• REQUIRED WORK
Go to the line with "Gasket, EGR valve" in the records below, then output it and each following line exactly, up to and including the line with "Trousse Jules bicolore". Skip pictures and add nothing.

• THE DATA
-----

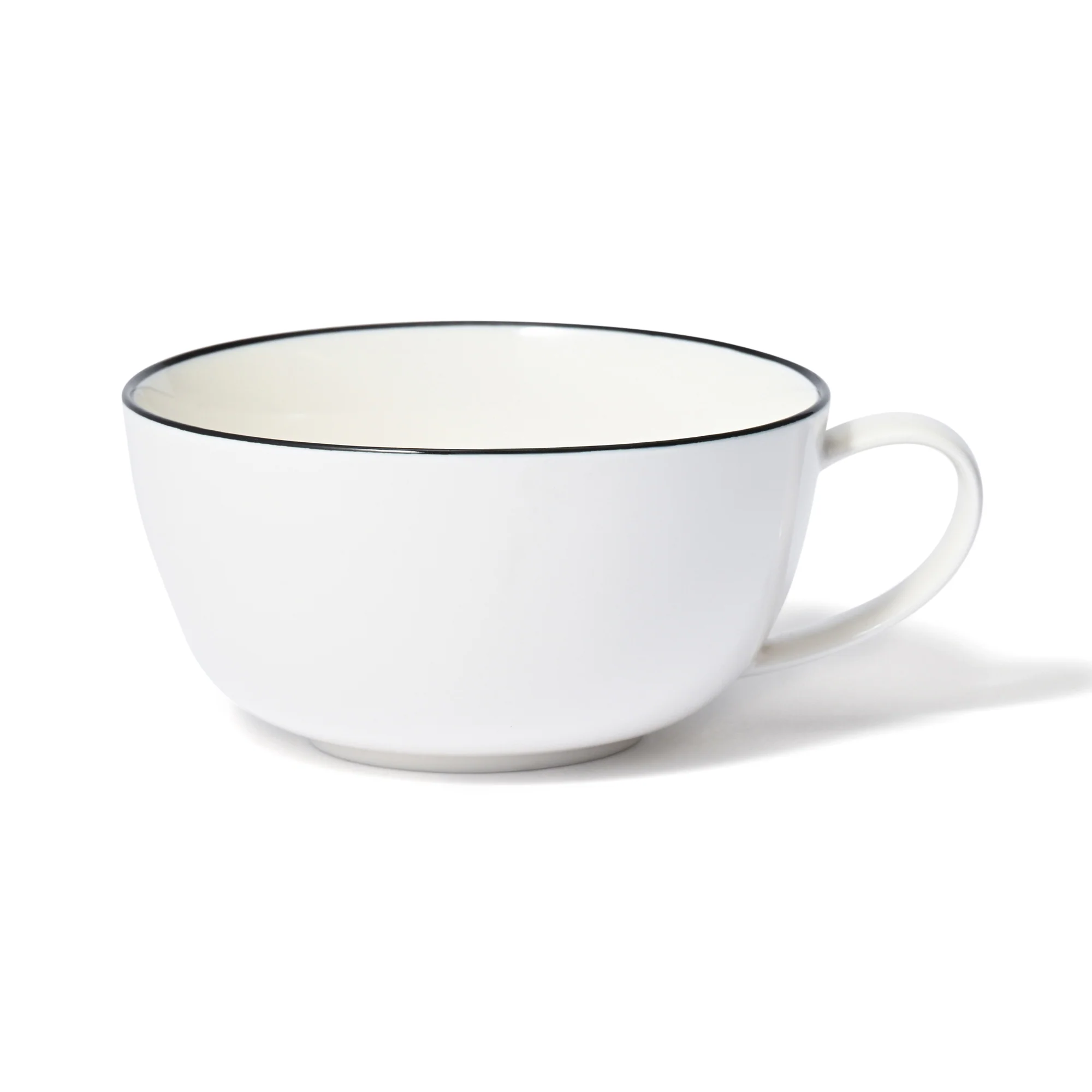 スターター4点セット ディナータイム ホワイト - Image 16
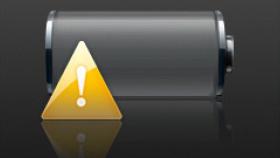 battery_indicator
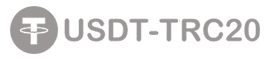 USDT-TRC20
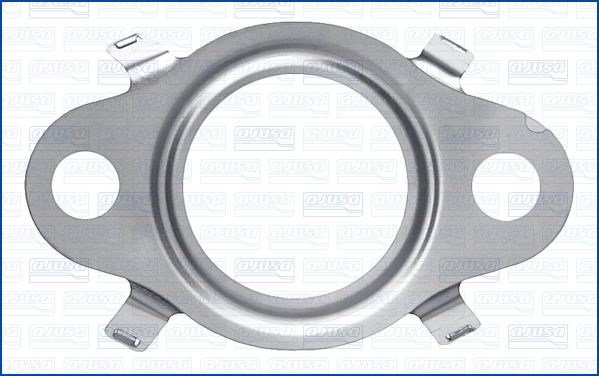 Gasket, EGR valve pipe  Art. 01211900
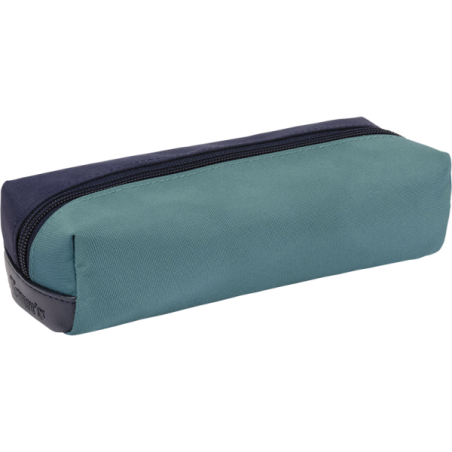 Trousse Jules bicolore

-----

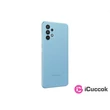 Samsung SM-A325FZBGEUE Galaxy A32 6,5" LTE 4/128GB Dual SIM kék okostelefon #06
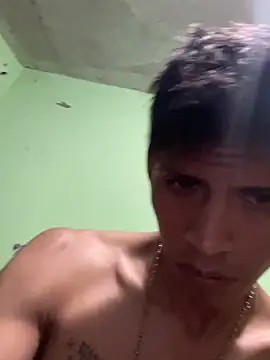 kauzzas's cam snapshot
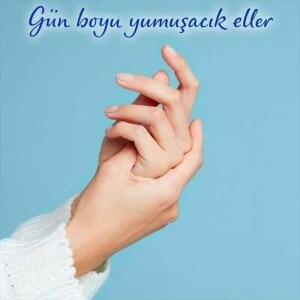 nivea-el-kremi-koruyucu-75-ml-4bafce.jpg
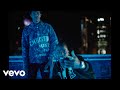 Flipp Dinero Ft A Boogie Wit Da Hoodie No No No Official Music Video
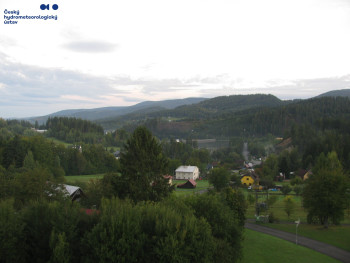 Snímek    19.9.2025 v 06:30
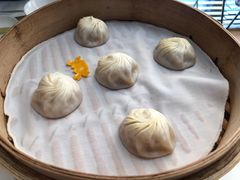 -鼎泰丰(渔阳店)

-----

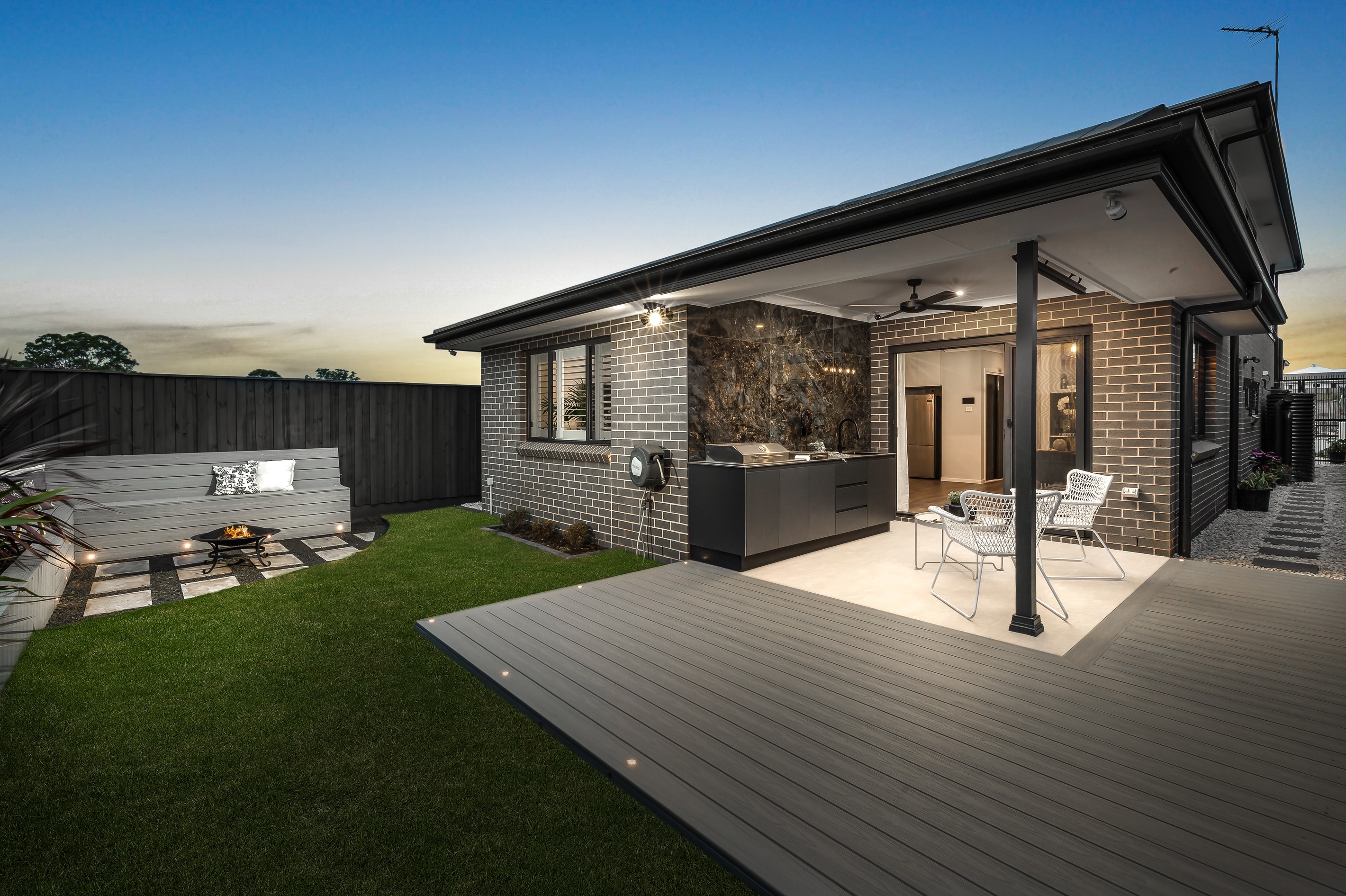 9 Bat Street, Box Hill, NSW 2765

-----

• SOLUTION TO THE EXERCISE
 Gasket, EGR valve pipe  Art. 01211900
 Trousse Jules bicolore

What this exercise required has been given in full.